*** Opening of Extract ***
## Load the csv file and convert features to numeric

In [1]:
# Finds the spark path 
import findspark
findspark.init()

import pyspark
import pyspark.sql
from pyspark.sql import SparkSession
from pyspark.ml.feature import StringIndexer
from pyspark.ml import Pipeline

spark = SparkSession.builder \
     .master("local") \
     .appName("hotels") \
     .getOrCreate()

df = spark.read.csv("../input/Hotels_data_Changed.csv", header=True)
# Transform string values to numeric
indexers = [StringIndexer(inputCol="WeekDay", outputCol="WeekDayIndex"),
            StringIndexer(inputCol="Hotel Name", outputCol="HotelNameIndex"),]
pipeline = Pipeline(stages=indexers)
indexed_df = pipeline.fit(df).transform(df)
*** Close of Extract ***
*** Opening of Data under study ***
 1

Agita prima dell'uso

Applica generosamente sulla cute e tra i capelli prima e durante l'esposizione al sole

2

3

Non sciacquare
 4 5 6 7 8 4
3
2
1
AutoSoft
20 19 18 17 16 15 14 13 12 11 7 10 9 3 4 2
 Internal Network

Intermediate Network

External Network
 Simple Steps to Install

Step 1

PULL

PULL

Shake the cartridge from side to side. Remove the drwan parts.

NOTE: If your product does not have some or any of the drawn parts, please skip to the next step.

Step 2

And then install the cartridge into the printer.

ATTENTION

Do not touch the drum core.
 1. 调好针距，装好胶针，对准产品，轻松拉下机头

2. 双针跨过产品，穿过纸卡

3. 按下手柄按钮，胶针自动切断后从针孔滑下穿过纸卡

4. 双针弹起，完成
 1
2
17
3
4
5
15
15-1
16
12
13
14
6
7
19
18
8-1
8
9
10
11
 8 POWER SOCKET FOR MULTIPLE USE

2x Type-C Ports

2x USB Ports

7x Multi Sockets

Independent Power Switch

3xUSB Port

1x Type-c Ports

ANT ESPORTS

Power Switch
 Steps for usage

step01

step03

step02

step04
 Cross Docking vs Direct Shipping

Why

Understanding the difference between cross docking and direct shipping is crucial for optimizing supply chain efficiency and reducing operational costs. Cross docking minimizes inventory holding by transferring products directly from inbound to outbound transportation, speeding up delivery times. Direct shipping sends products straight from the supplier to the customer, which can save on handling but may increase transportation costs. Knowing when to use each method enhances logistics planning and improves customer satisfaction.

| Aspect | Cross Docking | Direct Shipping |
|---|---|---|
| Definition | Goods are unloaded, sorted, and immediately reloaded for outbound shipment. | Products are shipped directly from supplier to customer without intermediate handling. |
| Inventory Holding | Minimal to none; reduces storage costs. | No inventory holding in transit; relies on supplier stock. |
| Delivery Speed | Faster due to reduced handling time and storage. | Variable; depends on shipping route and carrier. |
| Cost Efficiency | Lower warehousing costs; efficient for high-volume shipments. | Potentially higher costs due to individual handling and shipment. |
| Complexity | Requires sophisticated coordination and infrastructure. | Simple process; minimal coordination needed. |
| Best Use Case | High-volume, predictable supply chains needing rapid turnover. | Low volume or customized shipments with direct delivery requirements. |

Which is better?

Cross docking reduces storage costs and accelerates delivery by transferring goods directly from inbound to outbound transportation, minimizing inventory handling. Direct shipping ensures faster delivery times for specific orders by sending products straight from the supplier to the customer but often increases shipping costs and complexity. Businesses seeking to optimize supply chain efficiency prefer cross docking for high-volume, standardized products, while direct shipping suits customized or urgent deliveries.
*** Close of Data under study ***
▶ Problems to work on:
[a] In the Spark code, what app name is given to the Spark session?
[b] Please continue the Spark code from its last line.
The listing plays no part in this.

▶ Answers to the tasks:
[a] "hotels"

[b]
In [2]:
from pyspark.sql.functions import col, udf
from pyspark.sql.types import DoubleType, IntegerType
import pandas as pd

#Transform date values to numeric
dateFormatter = udf(lambda x:  pd.to_datetime(x).toordinal(), IntegerType())

indexed_df = indexed_df.withColumn('SnapshotDateIndex', dateFormatter(col('Snapshot Date')))
indexed_df = indexed_df.withColumn('CheckinDateIndex', dateFormatter(col('Checkin Date')))

print (indexed_df.head())

Row(_c0='0', Snapshot ID='1', Snapshot Date='2015-07-17', Checkin Date='2015-08-12', Days='5', Original Price='1178', Discount Price='1040', Discount Code='1', Available Rooms='6', Hotel Name='Best Western Plus Seaport Inn Downtown', Hotel Stars='3', DayDiff='26', WeekDay='Wed', DiscountDiff='138', DiscountPerc='11.714770797962649', WeekDayIndex=0.0, HotelNameIndex=153.0, SnapshotDateIndex=735796, CheckinDateIndex=735822)


### Get the highest discount code

In [3]:
def rowToKeyValue(row):
    key = (row['WeekDayIndex'], row["SnapshotDateIndex"], row["CheckinDateIndex"], float(row["DayDiff"]), row["HotelNameIndex"])
    val = ([row["Discount Code"]], row['DiscountPerc'])
    return (key,val)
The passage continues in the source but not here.